Core aspects of DSA include:

  • Duty to remove illegal content quickly and efficiently.
  • Liability privileges (safe harbour principles).
  • Mechanisms and formal requirements for reporting illegal content and handling user/recipient complaints, including the provision of an internal complaint management system.
  • Measures for the protection of minors.
  • B2C online marketplaces must, among other things, collect and verify traders’ data (KYBC) and take measures to prevent illegal content.
  • Prohibition of “dark patterns” and requirements for “compliance by design”.
  • Ban of personalised advertising to minors.
  • Duties for very large online platforms and very large online search engines in crisis situations (war, epidemics etc.).
  • Service providers from countries without an establishment in the EU must designate a contact person in the EU.
  • Possibility for users/recipients to claim compensation for damages.
     

In order not to place a disproportionate burden on smaller companies with fewer than 50 employees and less than 10 million euros in annual turnover, the DSA also contains some exemptions for them, for example with respect to reporting obligations.

In particular, what do digital intermediary service providers need to prepare for?

Dr. Gregor Schmid and Philipp Koehler: „The DSA partially redefines the framework conditions for the European digital single market. It is obvious that the DSA is likely to trigger a considerable need for adaptation and effort on the part of service providers in many respects. For example, with regard to the design and procedures for adverse decisions vis-à-vis users/recipients, regular reports on issued administrative/court orders, notifications and their handling, shaping offers or advertisements in order to avoid so-called ‘dark patterns’, inadmissible ‘profiling’ of minors and the verification of traders. In this context, it will be important to deal with the new rules of the DSA early on in order to thoroughly prepare for them.

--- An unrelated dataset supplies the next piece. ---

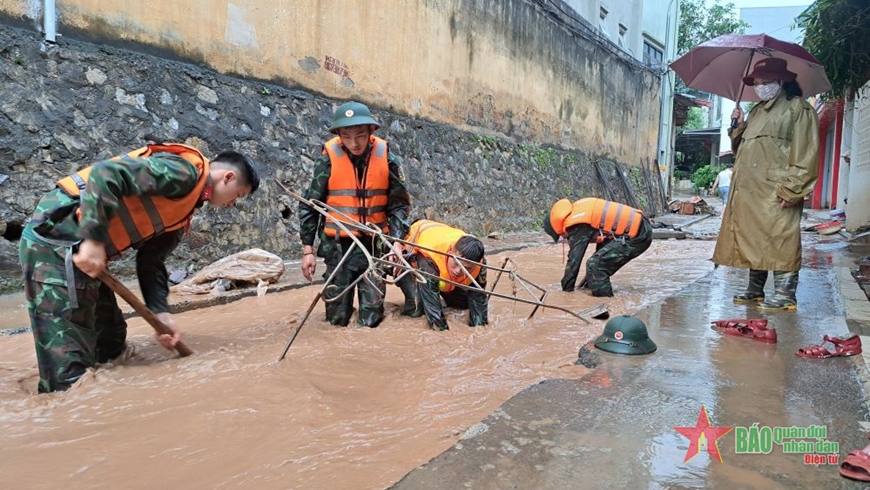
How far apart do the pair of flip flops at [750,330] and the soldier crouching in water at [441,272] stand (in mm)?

Are there any concessions for small businesses, such as start-ups?

Philipp Koehler: „In order not to place a disproportionate burden on smaller companies in coping with the new requirements, the DSA contains some exemptions for them. This applies, for example, to several transparency and reporting obligations, to the provision of a complaint management system and the involvement of out-of-court dispute settlement bodies. Whether this will lead to sufficient relief may be questioned.


Are there also critical voices? What legal uncertainties are there?

Dr. Gregor Schmid: „In view of the abundance of new regulations, it is not surprising that there are also critical voices. Whereas the European legislator was frequently accused of not taking decisive action with regard to digitization and the internet, the pendulum is now swinging in the opposite direction. The DSA pursues the ambitious goal of integrating some very different regulatory areas – such as liability, point-of-contact regulations, general terms and conditions, protection of minors as well as transparency and reporting obligations – into a uniform framework. At the same time, several special laws remain in place, so that a number of interpretation issues are to be expected. Even if the focus is on the very large online platforms, the ‘cost of doing business’ is likely to increase noticeably for most providers of digital services.

Philipp Koehler: „As with other European laws, a number of open questions unfortunately remain. As with the GDPR, for example, we will need to be patient until these questions are clarified by the courts. Until then, however, measures are conceivable to prevent risks and minimise them.


The DSA provides for extensive new regulations, but at the same time leaves a number of special laws unaffected, so that a number of open questions of interpretation are to be expected. In order to be able to plan ahead diligently, companies should analyse the effects of the DSA on their digital activities in due time.